The agency had held several meetings with Vertex to discuss its clinical program for Kalydeco in the R117H mutated CF population. In March this year, the company shared summary data from Study 110, which the agency determined didn't meet its primary endpoint. Subsequently, the company considered pursuing an indication in adult CF patients, but in the end chose to pursue approval for CF patients with the R117H mutation who are six years or older.
The supplementary NDA that the advisory committee discussed included data from Study 110, which failed to show absolute change in percent FEV1 from baseline through a 24-week treatment period. However, “it is notable that all patients demonstrated a significant (about 35-40 percent from baseline) reduction in sweat chloride, a pharmacodynamic endpoint reflective of CFTR ion channel activity,” the FDA said in review documents to the advisory committee.
Additionally, the “adult subpopulation appeared to demonstrate a positive response to ivacaftor treatment, reflected by both a 5 percent increase in FEV1 and an improvement over placebo (12 points) in respiratory symptoms as measured by the CFQ-R respiratory domain patient reported outcome measure,” the FDA said.
Data from another trial, Study 112, which enrolled patients 18 years or older from Study 110 after a washout period, yielded statistically significant response as measured in terms of the absolute change in percent predicted FEV1 in those who received placebo then Kalydeco and those who received Kalydeco followed by Kalydeco.

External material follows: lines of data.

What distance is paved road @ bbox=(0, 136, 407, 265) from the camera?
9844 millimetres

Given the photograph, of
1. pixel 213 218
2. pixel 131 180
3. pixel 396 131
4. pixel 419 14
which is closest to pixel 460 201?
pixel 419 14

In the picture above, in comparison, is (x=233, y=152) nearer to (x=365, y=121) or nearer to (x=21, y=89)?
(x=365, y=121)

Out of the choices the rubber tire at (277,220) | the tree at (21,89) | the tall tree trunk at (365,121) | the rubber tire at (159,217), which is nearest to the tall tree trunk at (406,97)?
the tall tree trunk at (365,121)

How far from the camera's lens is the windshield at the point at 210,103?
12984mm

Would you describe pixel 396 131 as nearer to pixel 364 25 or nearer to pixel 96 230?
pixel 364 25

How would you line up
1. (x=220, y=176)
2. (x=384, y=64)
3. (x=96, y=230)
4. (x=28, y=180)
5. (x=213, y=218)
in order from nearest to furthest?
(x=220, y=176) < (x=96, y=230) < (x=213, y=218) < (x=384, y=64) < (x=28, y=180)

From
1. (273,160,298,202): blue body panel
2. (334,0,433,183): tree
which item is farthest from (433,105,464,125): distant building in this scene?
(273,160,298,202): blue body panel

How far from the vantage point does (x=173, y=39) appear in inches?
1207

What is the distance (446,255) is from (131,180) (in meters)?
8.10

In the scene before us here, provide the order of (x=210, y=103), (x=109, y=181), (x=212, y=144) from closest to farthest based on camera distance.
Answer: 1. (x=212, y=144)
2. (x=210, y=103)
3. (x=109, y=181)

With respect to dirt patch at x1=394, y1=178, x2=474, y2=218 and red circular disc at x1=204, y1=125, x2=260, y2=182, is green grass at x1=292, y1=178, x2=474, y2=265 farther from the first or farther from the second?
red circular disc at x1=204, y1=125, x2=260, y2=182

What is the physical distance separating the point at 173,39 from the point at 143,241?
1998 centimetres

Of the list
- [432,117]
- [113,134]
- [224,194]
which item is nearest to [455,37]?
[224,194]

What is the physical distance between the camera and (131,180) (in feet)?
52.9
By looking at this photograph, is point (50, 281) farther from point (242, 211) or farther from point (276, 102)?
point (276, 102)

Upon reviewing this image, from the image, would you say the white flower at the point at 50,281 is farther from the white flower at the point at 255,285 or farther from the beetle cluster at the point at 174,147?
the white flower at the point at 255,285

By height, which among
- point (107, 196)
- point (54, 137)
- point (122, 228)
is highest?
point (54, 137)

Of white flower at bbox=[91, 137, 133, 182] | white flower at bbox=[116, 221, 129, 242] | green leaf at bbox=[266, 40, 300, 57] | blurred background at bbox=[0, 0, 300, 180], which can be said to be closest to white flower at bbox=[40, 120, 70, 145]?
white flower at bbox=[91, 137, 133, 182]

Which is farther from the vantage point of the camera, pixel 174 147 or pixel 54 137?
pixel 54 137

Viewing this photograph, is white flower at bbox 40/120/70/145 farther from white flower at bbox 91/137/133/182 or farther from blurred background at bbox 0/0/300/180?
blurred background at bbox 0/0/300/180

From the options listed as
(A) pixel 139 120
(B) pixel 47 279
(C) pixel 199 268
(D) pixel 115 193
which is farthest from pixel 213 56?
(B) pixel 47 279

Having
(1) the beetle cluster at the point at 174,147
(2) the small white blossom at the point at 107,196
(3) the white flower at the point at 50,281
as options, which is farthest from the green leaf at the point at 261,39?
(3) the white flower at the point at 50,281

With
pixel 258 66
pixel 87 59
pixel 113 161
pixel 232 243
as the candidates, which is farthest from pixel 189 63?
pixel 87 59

Although most advisory committee members supported approval of the drug in this patient subset, their opinion was more nuanced when voting just on whether the efficacy data of Kalydeco supported the indication of CF patients 6 years or older with R117H mutations. On this question, nine panel members voted in favor and six voted against.
According to Vertex, the agency is slated to decide on the market approval for Kalydeco in this new patient subgroup by Dec. 30. The agency isn't required to decide in line with its advisory committee members, but historically has followed their advice.